While most celebrated without incident, there was some minor violence.

A Denver7 news photographer observed a couple of fights near 20th & Larimer around 8:10 p.m., and police scanners mentioned another fight nearby, involving upward of 15 participants.

During a ride-a-long, Officer Aaron Botts said it can get crazy at times.

Botts is one of 20 officers who were assigned to a large scale "saturation patrol," looking for people who were driving while impaired. He said they normally have five officers assigned on a weekend night.

"We typically don't see many DUI's until about 11 p.m. on Fridays and Saturdays," he said, "but we can see them earlier on holidays."

Denver Police sent out the following tweet about St. Patrick's Day safety.

DPD Tweets about getting home safe

Bott's supervisor told Denver7 that some years are busier than others.

He said on a typical weekend night, DPD arrests about nine or so drivers for DUI.

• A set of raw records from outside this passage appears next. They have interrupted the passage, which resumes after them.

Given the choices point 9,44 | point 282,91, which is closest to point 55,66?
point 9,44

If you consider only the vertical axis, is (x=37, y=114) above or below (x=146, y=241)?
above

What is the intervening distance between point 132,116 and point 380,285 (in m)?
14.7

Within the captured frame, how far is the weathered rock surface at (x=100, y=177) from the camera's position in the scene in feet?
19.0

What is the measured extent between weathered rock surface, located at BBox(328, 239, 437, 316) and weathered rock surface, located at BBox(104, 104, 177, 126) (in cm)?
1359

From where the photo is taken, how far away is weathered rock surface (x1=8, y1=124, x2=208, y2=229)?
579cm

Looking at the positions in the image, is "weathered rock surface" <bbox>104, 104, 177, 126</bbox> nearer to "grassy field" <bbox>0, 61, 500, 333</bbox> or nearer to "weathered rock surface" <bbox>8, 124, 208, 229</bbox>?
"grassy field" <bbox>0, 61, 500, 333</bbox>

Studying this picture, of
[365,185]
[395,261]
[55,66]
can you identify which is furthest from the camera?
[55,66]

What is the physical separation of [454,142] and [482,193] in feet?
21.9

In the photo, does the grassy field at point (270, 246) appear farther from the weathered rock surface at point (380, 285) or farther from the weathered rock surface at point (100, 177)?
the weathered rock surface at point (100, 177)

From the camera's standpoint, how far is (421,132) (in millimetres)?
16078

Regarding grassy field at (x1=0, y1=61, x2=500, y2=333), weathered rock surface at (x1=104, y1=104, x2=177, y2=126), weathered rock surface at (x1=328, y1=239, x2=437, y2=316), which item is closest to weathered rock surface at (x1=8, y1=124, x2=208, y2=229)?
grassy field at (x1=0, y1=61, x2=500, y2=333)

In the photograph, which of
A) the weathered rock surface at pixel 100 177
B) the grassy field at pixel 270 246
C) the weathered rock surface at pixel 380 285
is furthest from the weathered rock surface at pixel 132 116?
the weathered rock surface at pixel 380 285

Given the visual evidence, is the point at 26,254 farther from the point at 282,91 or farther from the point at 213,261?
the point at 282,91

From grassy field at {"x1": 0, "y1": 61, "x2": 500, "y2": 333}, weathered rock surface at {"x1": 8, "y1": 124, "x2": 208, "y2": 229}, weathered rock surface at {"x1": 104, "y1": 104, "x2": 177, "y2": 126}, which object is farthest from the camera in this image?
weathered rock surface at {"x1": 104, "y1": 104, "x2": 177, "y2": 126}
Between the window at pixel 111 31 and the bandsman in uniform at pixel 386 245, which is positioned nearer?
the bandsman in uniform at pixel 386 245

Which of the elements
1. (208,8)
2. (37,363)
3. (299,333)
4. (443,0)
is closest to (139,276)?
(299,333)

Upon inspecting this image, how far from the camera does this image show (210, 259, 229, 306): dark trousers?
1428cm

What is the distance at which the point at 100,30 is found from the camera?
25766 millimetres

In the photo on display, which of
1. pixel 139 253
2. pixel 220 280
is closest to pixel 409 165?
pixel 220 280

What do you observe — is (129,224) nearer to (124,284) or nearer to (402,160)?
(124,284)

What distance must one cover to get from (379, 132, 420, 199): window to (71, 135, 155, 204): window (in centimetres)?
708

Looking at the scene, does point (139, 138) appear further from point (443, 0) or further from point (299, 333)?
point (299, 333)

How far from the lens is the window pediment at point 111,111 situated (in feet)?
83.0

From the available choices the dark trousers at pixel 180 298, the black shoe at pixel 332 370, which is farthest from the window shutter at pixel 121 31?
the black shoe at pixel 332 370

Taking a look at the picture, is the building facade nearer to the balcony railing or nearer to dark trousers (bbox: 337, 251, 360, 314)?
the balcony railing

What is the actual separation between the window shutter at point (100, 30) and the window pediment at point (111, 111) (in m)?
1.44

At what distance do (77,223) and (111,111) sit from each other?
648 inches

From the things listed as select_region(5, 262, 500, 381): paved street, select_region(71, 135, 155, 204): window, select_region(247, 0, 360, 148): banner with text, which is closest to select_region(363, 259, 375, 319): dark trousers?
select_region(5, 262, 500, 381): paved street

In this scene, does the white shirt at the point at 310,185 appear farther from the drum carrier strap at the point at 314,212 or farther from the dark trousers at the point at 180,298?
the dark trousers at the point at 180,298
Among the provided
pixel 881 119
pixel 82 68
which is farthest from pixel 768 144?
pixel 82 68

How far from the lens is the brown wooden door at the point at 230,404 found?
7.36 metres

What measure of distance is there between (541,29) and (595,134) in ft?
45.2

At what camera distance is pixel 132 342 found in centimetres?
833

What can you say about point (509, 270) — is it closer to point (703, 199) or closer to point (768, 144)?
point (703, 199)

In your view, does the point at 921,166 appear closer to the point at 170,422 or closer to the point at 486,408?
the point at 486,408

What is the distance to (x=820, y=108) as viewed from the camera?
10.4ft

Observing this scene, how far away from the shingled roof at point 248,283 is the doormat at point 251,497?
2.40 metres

That number can be higher during holidays, like St. Patrick's Day

Denver Police Department - DUI arrests on Day of St. Patrick's Day Parade

201813 DUIs
20177 DUIs

Botts said the goal of the saturation patrol is to prevent accidents that can cause injuries or fatalities.

On Saturday evening, he spotted a driver making a "right turn on red" from Larimer onto 15th Street, in violation of a posted sign saying: "No right turn on red."

It turns out the driver wasn't impaired, but was an Uber or Lyft driver with passengers in the car.

Botts gave him a "warning ticket."

The officer said there can be several telltale signs that a driver is under the influence, or impaired.

In addition to failing to obey traffic signs, he said impaired drivers sometimes straddle lanes, or swerve in and out of a lane.

He also said they are often so focused on trying to stay in their lane, that they don't pay attention to the speed limit.